The Definitive Collection

Steely Dan

Known for their perfectionism in the recording studio, Steely Dan front men Walter Becker and Donald Fagen also appear to be perfectionists of the greatest hits collection. The Definitive Collection is the group’s fifth such release (not including the box set Citizen Steely Dan), and generally covers the same ground as its precursors. We’re given the predictable selection of radio and cult hits, including “Do It Again,” “Bodhisattva,” “Kid Charlemagne,” and the title song from the film FM. The album has mainly served to promote the group’s recent summer tour, and to highlight their last two studio recordings (albeit with only one song from each).

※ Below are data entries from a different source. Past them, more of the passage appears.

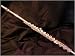 Silver Yamaha YFL-481II 925 Flute open hole, b foot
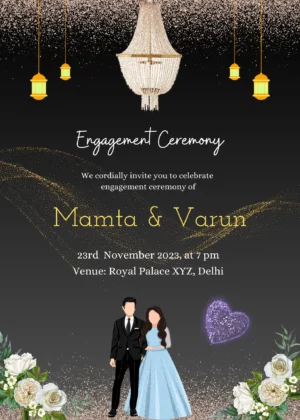 Engagement invitation online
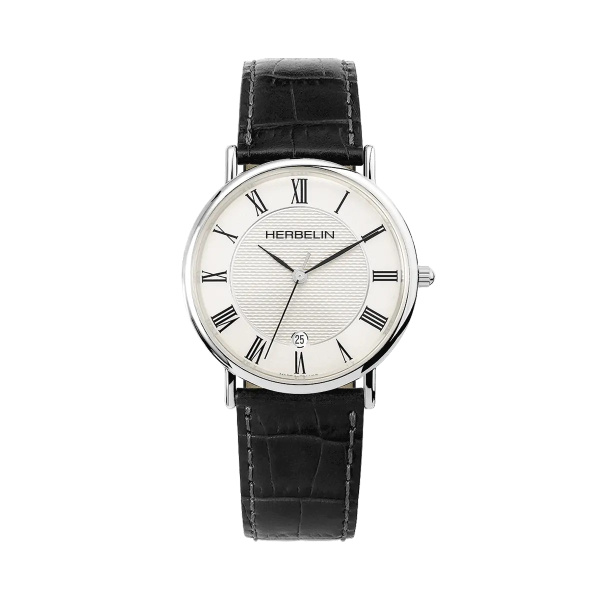 Montre Herbelin Classique 38 mm Acier Cuir Noir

So this release is more a redundant retread than a “definitive collection,” like Steely Dan itself is more a generous duo than a consistent band. Becker and Fagen — dubbed “Starkweather and Manson” in their days as backup musicians — established the eccentric rock-fusion outfit as their own vehicle, with others invited along for the ride. Their career and works all hinge on some degree of irony — be it their pop styling colored with a disdainful view of mainstream sensibilities, or a career-spanning collection that accounts for a 20-year hiatus.

Of course, the two have always been too smart and cynical for the pop music scene they slyly infiltrated. Their agreeable melodies often mask layers of tireless and eccentric musicianship, provided at times by such esteemed jazz players as Wayne Shorter, Tom Scott and Steve Gadd. Their lyrics brim with obscure references and often echo their disillusionment with success. As the song “Deacon Blues” waxes on the youthful vision of musical immortality, it inserts the deflated plea, “I want a name when I lose.” Even behind the MOR leanings of the hit “Hey Nineteen” lurks the duo’s lament of losing touch with a culture in slow decay.

The tracks here have been digitally remastered and all are well deserving of such treatment. All told, however, The Definitive Collection feels like a frivolous reminiscence of a group hopefully many years away from its final bow. This could be seen as a shrewd marketing ploy from Geffen Records, but I’d like to see the superfluity of this release as Steely Dan’s comment on the inevitable excess of the industry they have begrudgingly endured. Why expect any less from a group named after a dildo?